Acacia inaequilatera, commonly known as kanji bush, baderi, camel bush, fire wattle, kanyji bush or ranji bush is a tree in the family Mimosaceae. Endemic to Australia, it is widely distributed in the semi-arid Triodia country eastwards from Karratha, Western Australia into the Northern Territory.

==Description==
Kanji bush is a gnarled tree or shrub with a single trunk, corky bark, spiny foliage and stems. It grows to a height of between 2 and 5 m but can reach as high as 8 m. It has thick, rough, corky, dark grey to black coloured bark on the main trunk that is often scarred by fire. Its phyllodes are a blue-grey and leathery with a curved midrib and a short spine at the tip. The phyllodes are asymmetrically egg-shaped to elliptic, 15–70 mm long and 6–45 mm wide and there is a spiny stipule at the base of the phyllodes.

Unusually for Acacia species, the flowers are not pure yellow, but rather yellow with a reddish purple centre. The flowers occur between May and October are borne in spherical clusters about 5 mm in diameter. The pods are flat and curved, up to 10 cm long and 1 cm wide. They can be strongly curved to coiled and are raised high over the seeds and slightly constricted between. The pods have a pale maroon colour when young but deepen to a mid-brown or pinkish-purplish brown as they age. The dull dark brown seeds within are arranged longitudinally oblique within the pod. Each seed has a length of 4 to 6 m and has an obloid to globose shape.

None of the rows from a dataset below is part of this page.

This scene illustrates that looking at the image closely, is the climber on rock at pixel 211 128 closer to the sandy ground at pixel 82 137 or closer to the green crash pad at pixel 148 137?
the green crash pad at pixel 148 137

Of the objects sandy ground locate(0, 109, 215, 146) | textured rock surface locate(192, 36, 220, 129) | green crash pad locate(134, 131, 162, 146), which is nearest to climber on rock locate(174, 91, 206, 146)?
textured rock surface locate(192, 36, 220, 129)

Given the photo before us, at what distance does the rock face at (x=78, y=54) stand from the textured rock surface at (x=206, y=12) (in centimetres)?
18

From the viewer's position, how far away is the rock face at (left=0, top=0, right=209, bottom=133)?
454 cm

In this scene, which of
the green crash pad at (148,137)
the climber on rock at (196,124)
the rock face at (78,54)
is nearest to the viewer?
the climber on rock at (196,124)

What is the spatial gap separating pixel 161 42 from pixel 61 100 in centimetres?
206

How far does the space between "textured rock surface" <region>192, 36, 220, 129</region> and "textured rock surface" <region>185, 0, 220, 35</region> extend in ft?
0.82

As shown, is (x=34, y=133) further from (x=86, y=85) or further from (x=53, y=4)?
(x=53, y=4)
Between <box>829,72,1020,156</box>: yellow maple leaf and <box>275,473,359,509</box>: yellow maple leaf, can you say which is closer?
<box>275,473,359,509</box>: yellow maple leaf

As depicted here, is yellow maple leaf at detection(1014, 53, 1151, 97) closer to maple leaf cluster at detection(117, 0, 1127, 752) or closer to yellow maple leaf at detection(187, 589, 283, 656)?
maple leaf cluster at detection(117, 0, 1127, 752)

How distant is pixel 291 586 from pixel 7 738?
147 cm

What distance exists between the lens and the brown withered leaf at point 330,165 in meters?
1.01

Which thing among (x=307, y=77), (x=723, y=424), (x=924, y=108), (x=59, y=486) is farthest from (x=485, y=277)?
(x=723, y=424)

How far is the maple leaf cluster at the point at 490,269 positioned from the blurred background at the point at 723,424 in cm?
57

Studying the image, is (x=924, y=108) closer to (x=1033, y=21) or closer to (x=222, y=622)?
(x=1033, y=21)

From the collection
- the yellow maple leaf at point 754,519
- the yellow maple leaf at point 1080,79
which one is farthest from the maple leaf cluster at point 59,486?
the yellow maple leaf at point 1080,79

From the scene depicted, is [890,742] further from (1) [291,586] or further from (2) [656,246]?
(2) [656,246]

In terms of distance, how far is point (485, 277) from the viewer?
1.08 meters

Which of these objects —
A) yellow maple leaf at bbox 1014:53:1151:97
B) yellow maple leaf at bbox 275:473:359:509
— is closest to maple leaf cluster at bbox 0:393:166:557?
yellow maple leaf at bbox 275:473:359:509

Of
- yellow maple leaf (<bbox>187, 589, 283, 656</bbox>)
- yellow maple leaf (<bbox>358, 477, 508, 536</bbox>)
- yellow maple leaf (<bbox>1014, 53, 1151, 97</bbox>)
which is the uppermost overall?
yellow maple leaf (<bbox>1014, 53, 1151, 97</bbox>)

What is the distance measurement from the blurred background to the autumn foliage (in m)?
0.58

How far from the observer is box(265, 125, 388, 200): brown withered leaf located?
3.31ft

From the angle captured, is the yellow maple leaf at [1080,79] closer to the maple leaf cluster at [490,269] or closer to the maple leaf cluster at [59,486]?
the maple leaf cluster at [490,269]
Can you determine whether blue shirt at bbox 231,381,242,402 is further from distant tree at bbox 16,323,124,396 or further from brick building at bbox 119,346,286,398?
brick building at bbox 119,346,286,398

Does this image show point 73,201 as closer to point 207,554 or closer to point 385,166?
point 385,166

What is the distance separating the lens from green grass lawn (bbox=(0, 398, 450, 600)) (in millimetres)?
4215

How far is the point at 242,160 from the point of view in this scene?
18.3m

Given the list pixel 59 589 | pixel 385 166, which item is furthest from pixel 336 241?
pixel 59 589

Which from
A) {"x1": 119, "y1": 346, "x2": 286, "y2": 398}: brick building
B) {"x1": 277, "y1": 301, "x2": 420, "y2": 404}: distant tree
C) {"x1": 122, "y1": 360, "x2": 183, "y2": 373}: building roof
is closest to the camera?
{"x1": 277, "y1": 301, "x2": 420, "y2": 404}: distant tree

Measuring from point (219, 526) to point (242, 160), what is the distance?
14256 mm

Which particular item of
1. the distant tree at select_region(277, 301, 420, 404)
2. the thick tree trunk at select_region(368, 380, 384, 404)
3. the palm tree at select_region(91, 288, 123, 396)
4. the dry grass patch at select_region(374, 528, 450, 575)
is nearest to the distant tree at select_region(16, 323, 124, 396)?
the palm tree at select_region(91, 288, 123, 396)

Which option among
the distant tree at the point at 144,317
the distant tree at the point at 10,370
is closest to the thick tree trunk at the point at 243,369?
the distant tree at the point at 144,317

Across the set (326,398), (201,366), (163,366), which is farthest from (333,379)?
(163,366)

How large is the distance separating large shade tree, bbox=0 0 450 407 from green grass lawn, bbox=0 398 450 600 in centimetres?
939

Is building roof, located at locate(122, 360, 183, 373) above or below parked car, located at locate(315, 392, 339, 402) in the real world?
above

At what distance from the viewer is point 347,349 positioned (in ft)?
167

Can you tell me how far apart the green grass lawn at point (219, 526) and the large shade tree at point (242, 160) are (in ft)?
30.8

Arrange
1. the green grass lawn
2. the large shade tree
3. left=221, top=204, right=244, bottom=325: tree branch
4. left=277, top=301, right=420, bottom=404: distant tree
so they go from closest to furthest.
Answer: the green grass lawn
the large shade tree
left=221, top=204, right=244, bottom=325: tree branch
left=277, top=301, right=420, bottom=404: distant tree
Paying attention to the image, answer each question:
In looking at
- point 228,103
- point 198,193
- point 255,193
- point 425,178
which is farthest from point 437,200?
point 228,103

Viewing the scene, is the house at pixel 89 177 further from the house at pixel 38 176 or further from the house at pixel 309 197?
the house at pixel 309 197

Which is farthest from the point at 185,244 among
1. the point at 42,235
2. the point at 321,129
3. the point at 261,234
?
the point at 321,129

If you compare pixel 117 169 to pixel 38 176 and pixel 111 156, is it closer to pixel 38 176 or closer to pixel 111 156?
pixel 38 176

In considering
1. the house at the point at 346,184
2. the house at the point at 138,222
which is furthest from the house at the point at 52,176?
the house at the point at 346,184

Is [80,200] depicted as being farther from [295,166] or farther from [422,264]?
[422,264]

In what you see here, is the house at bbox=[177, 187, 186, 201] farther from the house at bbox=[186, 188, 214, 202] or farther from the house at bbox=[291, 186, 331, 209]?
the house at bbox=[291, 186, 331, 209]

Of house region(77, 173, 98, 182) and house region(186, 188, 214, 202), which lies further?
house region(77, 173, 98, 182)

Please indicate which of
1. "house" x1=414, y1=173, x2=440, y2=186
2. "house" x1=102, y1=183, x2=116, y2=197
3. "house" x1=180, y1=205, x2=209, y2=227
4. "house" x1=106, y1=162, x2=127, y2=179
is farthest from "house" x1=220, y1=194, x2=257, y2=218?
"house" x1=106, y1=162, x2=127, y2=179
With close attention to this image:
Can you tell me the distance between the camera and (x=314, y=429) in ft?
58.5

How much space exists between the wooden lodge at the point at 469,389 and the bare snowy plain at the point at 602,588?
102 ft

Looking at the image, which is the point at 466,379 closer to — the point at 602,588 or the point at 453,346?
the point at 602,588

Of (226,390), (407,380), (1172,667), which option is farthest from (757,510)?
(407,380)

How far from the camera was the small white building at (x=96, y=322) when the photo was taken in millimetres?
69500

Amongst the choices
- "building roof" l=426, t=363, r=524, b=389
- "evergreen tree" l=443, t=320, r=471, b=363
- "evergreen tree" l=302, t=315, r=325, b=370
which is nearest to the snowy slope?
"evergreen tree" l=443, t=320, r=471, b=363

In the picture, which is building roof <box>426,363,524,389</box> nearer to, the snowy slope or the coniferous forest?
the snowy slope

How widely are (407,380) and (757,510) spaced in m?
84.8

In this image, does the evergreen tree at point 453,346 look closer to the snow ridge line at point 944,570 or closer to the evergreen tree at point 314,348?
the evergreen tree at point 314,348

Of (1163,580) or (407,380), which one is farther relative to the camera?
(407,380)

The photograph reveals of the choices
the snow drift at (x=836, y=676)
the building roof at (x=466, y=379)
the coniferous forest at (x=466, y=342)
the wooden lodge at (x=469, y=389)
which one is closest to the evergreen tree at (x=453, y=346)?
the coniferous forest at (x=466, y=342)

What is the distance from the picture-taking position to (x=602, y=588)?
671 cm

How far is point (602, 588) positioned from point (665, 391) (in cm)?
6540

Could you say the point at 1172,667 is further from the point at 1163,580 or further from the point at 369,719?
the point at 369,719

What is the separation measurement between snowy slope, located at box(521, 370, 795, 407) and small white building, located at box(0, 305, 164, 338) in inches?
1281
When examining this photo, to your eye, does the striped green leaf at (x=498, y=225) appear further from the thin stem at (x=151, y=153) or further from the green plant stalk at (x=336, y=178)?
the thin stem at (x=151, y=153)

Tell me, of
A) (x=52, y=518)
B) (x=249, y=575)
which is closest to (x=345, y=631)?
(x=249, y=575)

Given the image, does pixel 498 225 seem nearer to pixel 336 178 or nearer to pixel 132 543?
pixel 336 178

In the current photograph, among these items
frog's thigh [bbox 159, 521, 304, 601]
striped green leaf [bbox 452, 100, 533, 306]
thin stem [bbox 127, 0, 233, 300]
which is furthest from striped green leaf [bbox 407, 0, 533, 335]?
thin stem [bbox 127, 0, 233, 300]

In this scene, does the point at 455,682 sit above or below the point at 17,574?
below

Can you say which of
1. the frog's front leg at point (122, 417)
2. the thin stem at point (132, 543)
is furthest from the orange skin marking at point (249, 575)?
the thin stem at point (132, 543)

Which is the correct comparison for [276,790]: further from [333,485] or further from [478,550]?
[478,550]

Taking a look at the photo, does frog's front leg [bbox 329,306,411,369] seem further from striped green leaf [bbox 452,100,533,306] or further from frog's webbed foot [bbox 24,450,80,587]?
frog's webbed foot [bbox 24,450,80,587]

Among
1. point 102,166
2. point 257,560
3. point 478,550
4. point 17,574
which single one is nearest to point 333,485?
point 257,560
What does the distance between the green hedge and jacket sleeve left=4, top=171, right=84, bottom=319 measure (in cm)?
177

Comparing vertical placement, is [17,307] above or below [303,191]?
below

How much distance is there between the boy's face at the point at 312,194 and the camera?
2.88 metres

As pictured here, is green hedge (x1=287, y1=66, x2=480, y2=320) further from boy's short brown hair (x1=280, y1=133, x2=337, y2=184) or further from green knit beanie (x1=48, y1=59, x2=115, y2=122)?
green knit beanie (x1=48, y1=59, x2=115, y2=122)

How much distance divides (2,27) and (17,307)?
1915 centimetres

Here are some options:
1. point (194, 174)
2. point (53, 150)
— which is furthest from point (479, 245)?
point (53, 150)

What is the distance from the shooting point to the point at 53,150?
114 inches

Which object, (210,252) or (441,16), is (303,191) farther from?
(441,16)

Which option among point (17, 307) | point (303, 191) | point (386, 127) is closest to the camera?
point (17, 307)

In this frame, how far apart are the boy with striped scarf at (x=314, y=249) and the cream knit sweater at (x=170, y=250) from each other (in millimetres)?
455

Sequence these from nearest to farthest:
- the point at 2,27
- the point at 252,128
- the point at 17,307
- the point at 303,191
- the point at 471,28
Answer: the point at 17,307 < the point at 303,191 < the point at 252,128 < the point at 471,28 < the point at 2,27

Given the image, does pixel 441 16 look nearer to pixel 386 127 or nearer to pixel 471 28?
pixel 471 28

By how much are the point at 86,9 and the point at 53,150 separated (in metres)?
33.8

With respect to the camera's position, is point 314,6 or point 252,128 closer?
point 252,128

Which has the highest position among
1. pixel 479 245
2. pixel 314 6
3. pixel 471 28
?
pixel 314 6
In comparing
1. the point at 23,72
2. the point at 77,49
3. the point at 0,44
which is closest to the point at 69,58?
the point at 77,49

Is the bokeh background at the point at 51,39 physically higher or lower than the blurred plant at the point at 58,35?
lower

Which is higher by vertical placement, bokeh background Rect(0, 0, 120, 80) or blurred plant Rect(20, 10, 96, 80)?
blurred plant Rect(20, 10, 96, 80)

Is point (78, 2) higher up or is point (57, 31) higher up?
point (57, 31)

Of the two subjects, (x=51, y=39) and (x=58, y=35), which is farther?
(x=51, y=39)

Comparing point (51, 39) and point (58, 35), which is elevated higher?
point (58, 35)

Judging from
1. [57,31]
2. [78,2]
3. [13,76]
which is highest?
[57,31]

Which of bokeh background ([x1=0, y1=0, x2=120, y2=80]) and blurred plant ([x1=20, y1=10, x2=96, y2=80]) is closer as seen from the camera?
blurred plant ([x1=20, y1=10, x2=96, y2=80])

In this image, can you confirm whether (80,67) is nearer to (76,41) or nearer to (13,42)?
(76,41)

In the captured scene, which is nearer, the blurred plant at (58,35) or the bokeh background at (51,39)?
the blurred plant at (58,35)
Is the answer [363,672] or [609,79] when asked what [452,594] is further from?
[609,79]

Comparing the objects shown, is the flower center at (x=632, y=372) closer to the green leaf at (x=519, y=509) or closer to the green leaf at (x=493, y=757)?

Kanji bush is very fire tolerant and colonises rapidly after a bushfire. It is able to regenerate from or and resprout from the base or epicormically It is short-lived, lasting less than ten years.

==Taxonomy==
Acacia inaequilatera was first formally described by the botanist Karel Domin in 1926 in Bibliotheca Botanica from specimens collected near the Ashburton and Yule Rivers. The specific epithet is derived from the Latin word inaequilatera meaning with unequal sides, referring to the very asymmetric phyllodes. A. inaequilerata is closely related to Acacia trudgeniana and has inflorescences and phyllodes resembling those of Acacia marramamba, it is also often confused with Acacia pyrifolia.

==Distribution==
It has a scattered distribution throughout arid areas of the north western tip of South Australia, the south western parts of the Northern Territoryand the Pilbara and southern parts of the Kimberley regions of Western Australia where it is found on rocky hillsides, stony hills and plains growing in sandy to loamy stony soils. It is often part of tall shrubland communities with a spinifex understorey.

==Uses==
Indigenous Australians used the seeds of the plant as raw bush tucker or after roasting over a fire or grinding the seeds into a flour and preparing as damper. After grinding the seeds can also be used to make a beverage resembling coffee. The seeds, as for most Acacia are quite nutritious and contain around 26% protein, 2% carbohydrate and 9% fat
Acacia seeds are highly nutritious and contain around 26% protein, 26% available carbohydrate, 32% fibre and 9% fat. An edible gum also exudes from the trunk and branches. The bark was also used for medicinal purposes to treat skin complains and sores by boiling in water or using the ash from burning it in fire. The tannins leached out of the bark in water make an astringent solution which were taken to treat diarrhoea and dysentery.